◆ Requirement 1:
In the chicken recipe instructions, how large is the author's cooking pot?
◆ Requirement 2:
Pick up the chicken recipe instructions after their final sentence and carry on with the next steps.

Instructions Jump to Ingredients ↑

  1. Get out a large, flame safe cooking pot (with a lid) in which the chicken can fit snugly: mine is about 28cm wide x 10cm deep.

  2. On a washable board, un-truss the chicken, put it breast side down and press down on the chicken until you hear the bone crack. (As you may imagine I like this.) Then press again, so that the chicken is flattened slightly. Now cut off the ankle joint below the drumstick (but keep them). I find kitchen scissors up to the task.

  3. Put the garlic oil in the pan to heat then brown the chicken for a few minutes breast side down, and then turn up the heat turn over the chicken tossing in the feet as you do so. Still with the heat vigorous, add the wine or vermouth to the pan and let bubble down a little before adding the leeks, carrots and celery.

◆ Material shown:
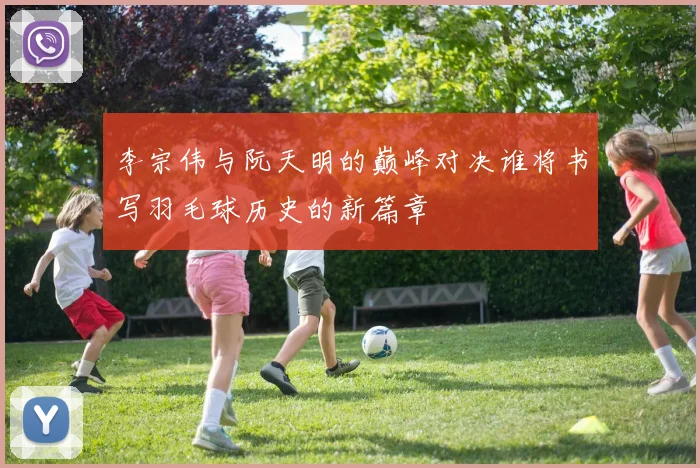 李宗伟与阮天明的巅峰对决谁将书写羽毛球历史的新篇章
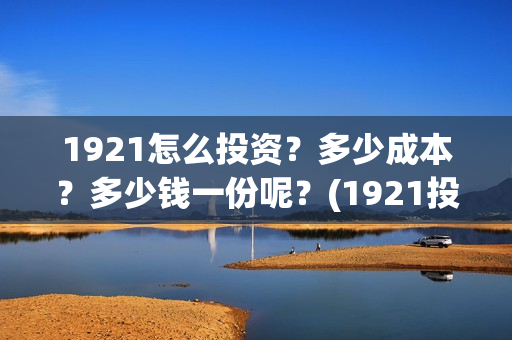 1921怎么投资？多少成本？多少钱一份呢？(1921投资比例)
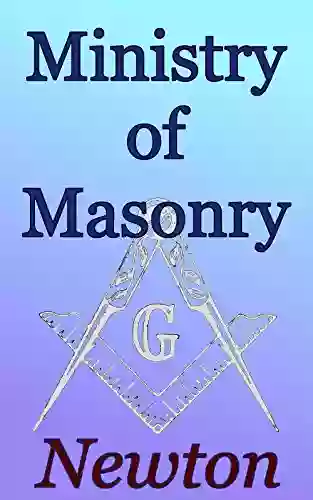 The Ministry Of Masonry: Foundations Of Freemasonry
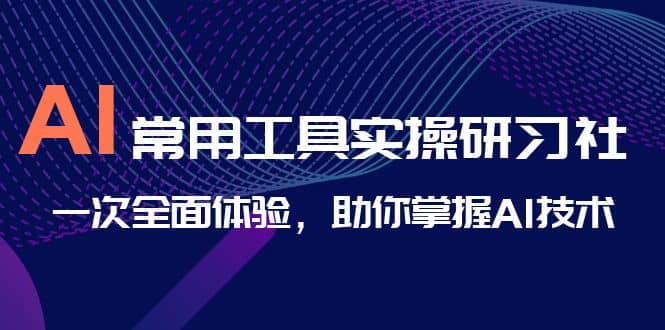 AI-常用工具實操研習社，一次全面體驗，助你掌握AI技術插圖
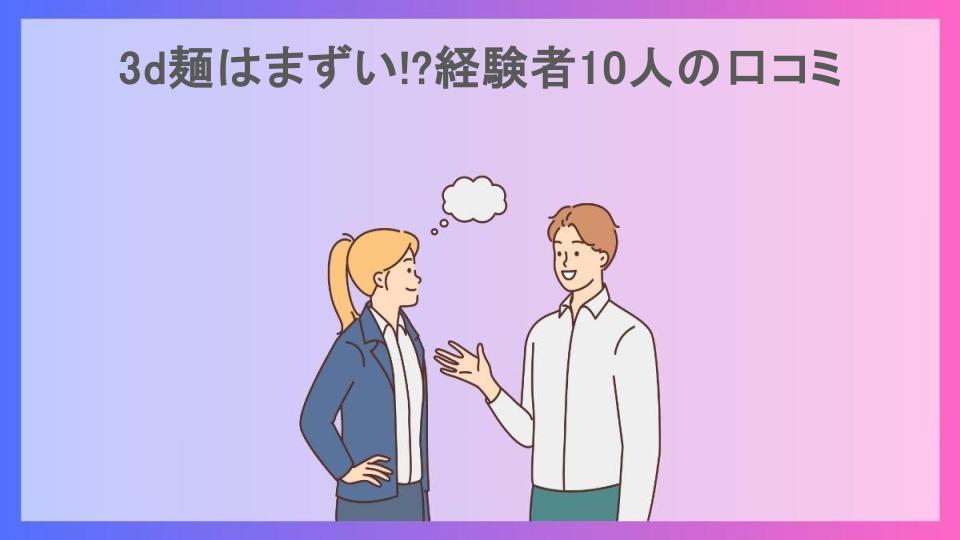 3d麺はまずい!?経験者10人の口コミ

* * *

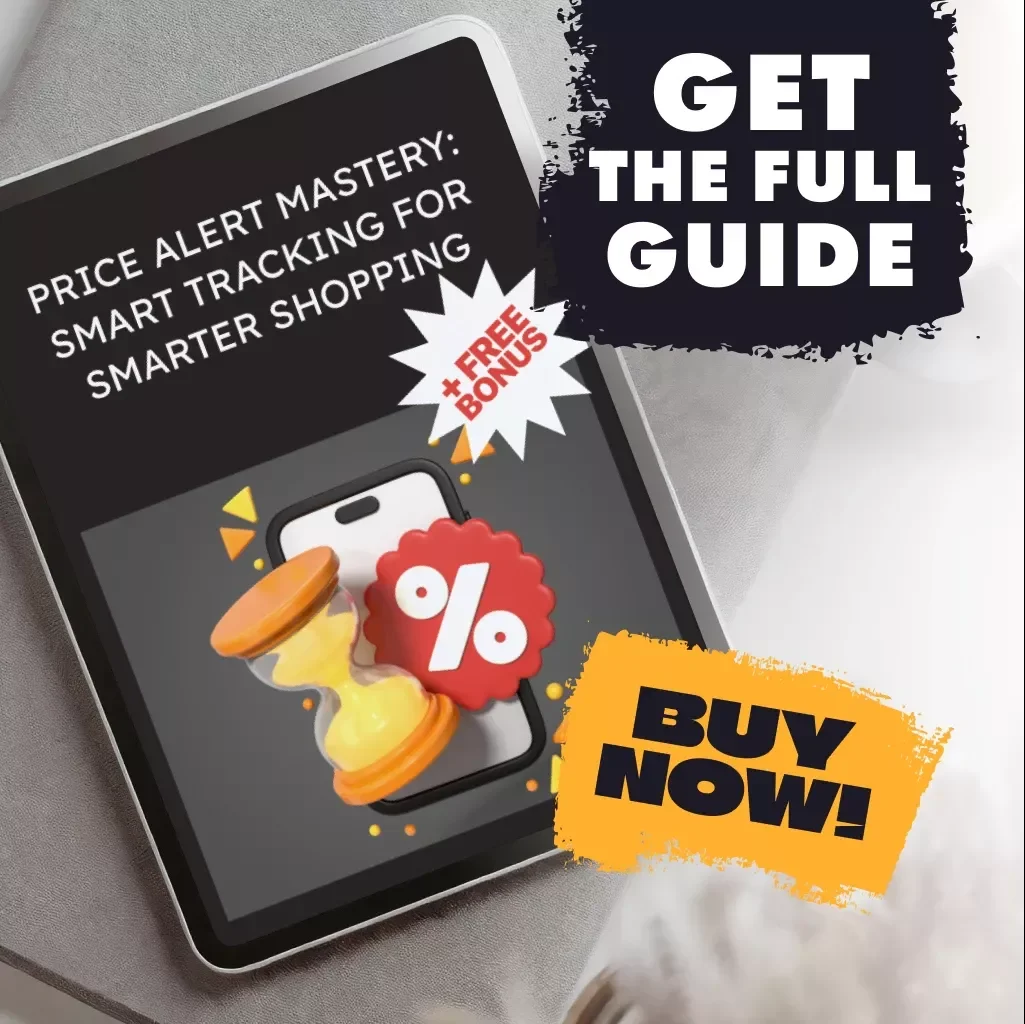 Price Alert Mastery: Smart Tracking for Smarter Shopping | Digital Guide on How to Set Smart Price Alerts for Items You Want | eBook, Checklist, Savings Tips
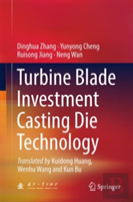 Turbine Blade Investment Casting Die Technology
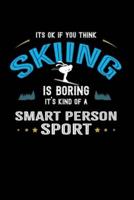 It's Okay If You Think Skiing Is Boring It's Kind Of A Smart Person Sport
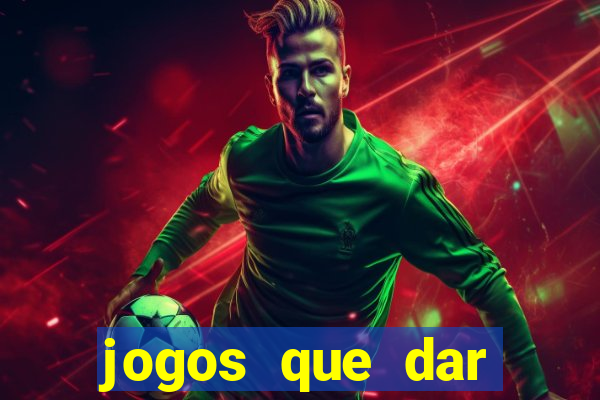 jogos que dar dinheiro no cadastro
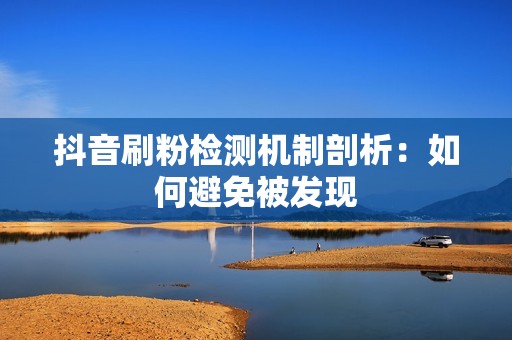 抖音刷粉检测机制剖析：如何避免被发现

==

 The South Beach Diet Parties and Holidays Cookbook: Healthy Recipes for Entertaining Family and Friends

◆ Your response 1:
About 28cm wide and 10cm deep.

◆ Your response 2:
  4. Pour in enough cold water to cover the chicken, though the very top of it may be poking out, then pop in the bouquet garni or your herbs of choice, then the parsley stalks (if I have a bunch, I cut the stalks off to use here but leave them tied in the rubber band) or parsley sprigs along with the salt and red peppercorns or just a good grinding of regular pepper.

  5. The chicken should be almost completely submerged by now, and if not, do add some more cold water. You want it just about covered.

  6. Bring to a bubble, clamp on a lid, turn the heat to very low and leave to cook for an hour and a half to two hours. I tend to give it one and a half hours, or one hour 40 minutes, then leave it to stand with the heat off, but the lid still on for the remaining 30 or 20 minutes.

  7. Serve the chicken and accompanying vegetables with brown basmati, adding a ladleful or two of liquid over each shallow bowl as you go and putting fresh dill and mustard on the table for those eating to add as they wish.